Say whether each statement agrees with the divisibility thread. Answer yes or no, and quote the words of the thread that decide it.
1. The asker tried to use Euler's Theorem.
2. The asker's attempt at induction succeeded.
3. The second answer works out the geometric sum for the reader.

**Source text**
###

Show that $5^n\mid2^{5^{n-1}}+3^{5^{n-1}}$ for $n \gt 0$. Show that $5^n\mid 2^{5^{n-1}}+3^{5^{n-1}}$ for $n \gt 0$.
I tried using Euler's Theorem: $2^{4\cdot5^{n-1}} \equiv 1 \mod{5^n}$ and $3^{4\cdot5^{n-1}}  \equiv 1 \mod{5^n}$ but I can't find a way to use it.
I also tried showing that the sum of the remainders of $2^{5^{n-1}}+3^{5^{n-1}}$ is a multiple of $5^n$ with induction but got stuck again.
How do I prove this kind of statement?
 A: Simply induct on $n$. Base cases are clear. Suppose, for $k=n-1$, $5^k \mid 2^{5^{k-1}}+3^{5^{k-1}}$. The goal is to prove now the claim for $k=n$. Let $a=2^{5^{k-1}}$ and $b=3^{5^{k-1}}$. What we want to prove is, $5^n\mid a^5+b^5$, provided $5^{n-1}\mid a+b$. Now, using $a^5+b^5=(a+b)(a^4-a^3 b +a^2 b^2 -ab^3+b^4)$, and the fact that, $a\equiv -b\pmod{5}$, it follows that, $a^4-a^3 b +a^2 b^2 -ab^3+b^4\equiv 5b^4\equiv 0\pmod{5}$. Since $5^{n-1}\mid a+b$, their product is therefore divisible by $5^n$, as desired.
A: Sketch:
Consider $(2+3)^{5^{n-1}}=5^{5^{n-1}}.$  It is straightforward to show that $5^n$ divides this expression (since $n\leq 5^{n-1}$).
On the other hand, 
$$
(2+3)^{5^{n-1}}=\sum_{i=0}^{5^{n-1}}\binom{5^{n-1}}{i}2^i3^{5^{n-1}-i}=\left(2^{5^{n-1}}+3^{5^{n-1}}\right)+\sum_{i=1}^{5^{n-1}-1}\binom{5^{n-1}}{i}2^i3^{5^{n-1}-i}.
$$
Now, all that must be shown is that the remaining sum is divisible by $5^n$.  
Now, count the number of factors of $5$ in $\binom{5^{n-1}}{i}$.  For $5^{n-1}!$, you have $\sum_{j=1}^{n-1}\frac{5^{n-1}}{5^j}$ factors of $5$ in the product.  This is a geometric sum, which you can compute explicitly.  Do something similar for the denominator.
A: Hint:
If $a+b=c5^r$ where $a,b,c$ are integers
$$(a+b)^5=a^5+b^5+\binom51ab(a^3+b^3)+\binom52a^2b^2(a+b)$$
$$\implies a^5+b^5=(a+b)^5-5ab(a^3+b^3)-10a^2b^2(a+b)$$ is clearly divisible by $5^{r+1}$
Set $a=2,b=5d-2,$ where integer $d$ is not divisible by $5$  then $r=1$
By induction, we can establish the proposition

###

**Input data**
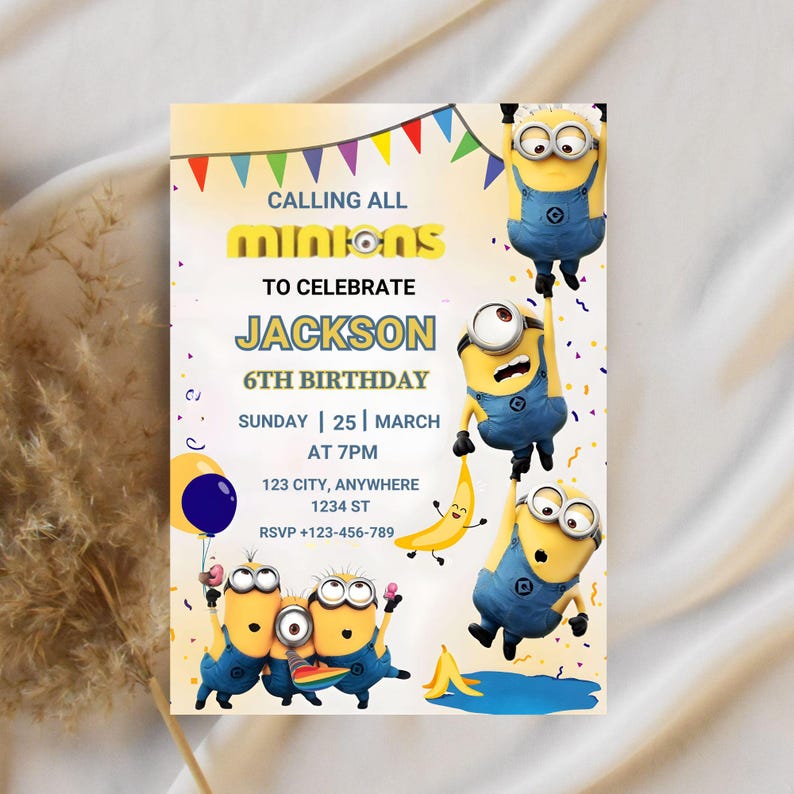 May include: A birthday invitation with a Minions theme. The text reads "Calling all Minions to celebrate Jackson's 6th Birthday" with event details. The design includes Minions, a banana, and colorful confetti.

###

**Task solution**
1. Yes: "I tried using Euler's Theorem"
2. No: "with induction but got stuck again"
3. No: "This is a geometric sum, which you can compute explicitly."